_TO BE DONE:_ Can you write out all the lines word for word, with no pictures?

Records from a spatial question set
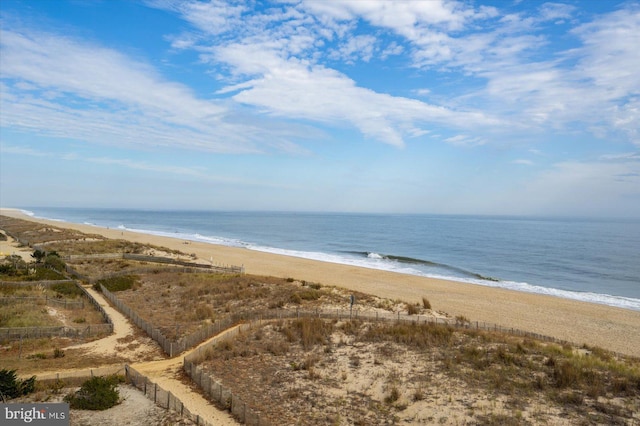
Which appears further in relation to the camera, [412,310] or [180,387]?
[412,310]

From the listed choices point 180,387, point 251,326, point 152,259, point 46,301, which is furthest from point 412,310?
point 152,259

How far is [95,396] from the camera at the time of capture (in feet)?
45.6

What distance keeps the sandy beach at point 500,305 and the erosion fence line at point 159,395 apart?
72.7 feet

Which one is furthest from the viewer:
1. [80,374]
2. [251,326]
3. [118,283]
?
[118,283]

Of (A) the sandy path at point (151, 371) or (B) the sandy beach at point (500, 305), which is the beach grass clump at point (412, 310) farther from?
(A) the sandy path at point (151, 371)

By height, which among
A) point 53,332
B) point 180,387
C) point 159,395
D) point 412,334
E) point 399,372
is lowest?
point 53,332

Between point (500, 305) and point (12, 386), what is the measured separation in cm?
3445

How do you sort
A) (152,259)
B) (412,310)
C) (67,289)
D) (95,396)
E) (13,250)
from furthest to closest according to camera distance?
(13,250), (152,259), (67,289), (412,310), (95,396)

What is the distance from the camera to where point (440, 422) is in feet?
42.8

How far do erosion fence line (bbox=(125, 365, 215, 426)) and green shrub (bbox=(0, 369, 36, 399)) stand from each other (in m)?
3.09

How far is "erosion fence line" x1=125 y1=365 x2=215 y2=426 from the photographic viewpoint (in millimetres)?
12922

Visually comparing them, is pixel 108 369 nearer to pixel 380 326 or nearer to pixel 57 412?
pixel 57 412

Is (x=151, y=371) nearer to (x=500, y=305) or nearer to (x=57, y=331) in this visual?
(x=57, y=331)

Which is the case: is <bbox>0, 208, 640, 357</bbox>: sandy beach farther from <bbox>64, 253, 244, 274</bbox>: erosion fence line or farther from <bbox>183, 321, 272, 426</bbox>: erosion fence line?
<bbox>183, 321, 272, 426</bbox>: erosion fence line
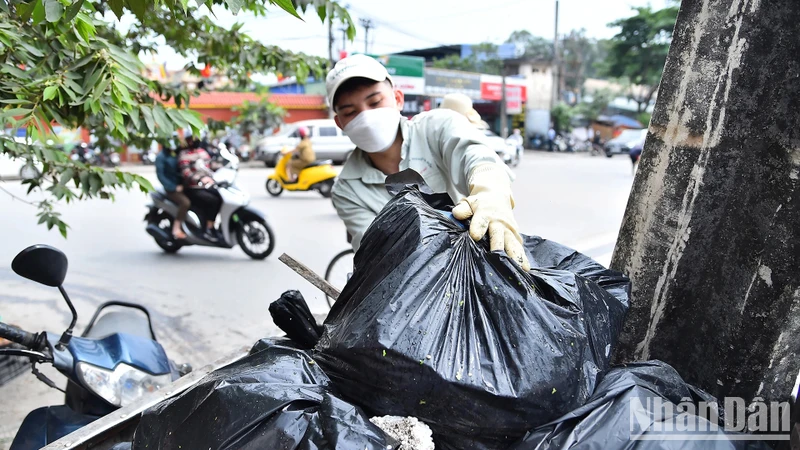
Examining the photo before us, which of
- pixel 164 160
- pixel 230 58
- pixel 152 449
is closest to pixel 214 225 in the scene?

_RIGHT ANSWER:_
Which appears further in relation to the camera, [412,310] or [180,387]?
[412,310]

From the listed choices point 180,387, point 251,326, point 152,259, point 46,301, which is furthest from point 412,310?
point 152,259

How far is [95,396] from the camera at the time of capture (in feet)?
45.6

What distance keeps the sandy beach at point 500,305 and the erosion fence line at point 159,395 apart?
72.7 feet

Which one is furthest from the viewer:
1. [80,374]
2. [251,326]
3. [118,283]
?
[118,283]

Of (A) the sandy path at point (151, 371) or (B) the sandy beach at point (500, 305), which is the beach grass clump at point (412, 310) farther from?
(A) the sandy path at point (151, 371)

By height, which among
A) point 53,332
B) point 180,387
C) point 159,395
D) point 412,334
E) point 399,372
is lowest?
point 53,332

Between point (500, 305) and point (12, 386), what is the measured separation in cm?
3445

How do you sort
A) (152,259)
B) (412,310)
C) (67,289)
D) (95,396)
E) (13,250)
from furthest to closest according to camera distance?
(13,250), (152,259), (67,289), (412,310), (95,396)

What is the distance from the camera to where point (440, 422) is in feet?
42.8

How far do erosion fence line (bbox=(125, 365, 215, 426)) and green shrub (bbox=(0, 369, 36, 399)) stand from each other (in m)?
3.09

How far is "erosion fence line" x1=125 y1=365 x2=215 y2=426 from the photographic viewpoint (in millimetres)?
12922

Visually comparing them, is pixel 108 369 nearer to pixel 380 326 or nearer to pixel 57 412?
pixel 57 412

Is (x=151, y=371) nearer to (x=500, y=305) or nearer to (x=57, y=331) in this visual?
(x=57, y=331)

Which is the case: is <bbox>0, 208, 640, 357</bbox>: sandy beach farther from <bbox>64, 253, 244, 274</bbox>: erosion fence line or farther from <bbox>183, 321, 272, 426</bbox>: erosion fence line?
<bbox>183, 321, 272, 426</bbox>: erosion fence line
Examining the photo before us, which of
- pixel 164 160
- pixel 230 58
- pixel 152 449
is closest to pixel 214 225 in the scene?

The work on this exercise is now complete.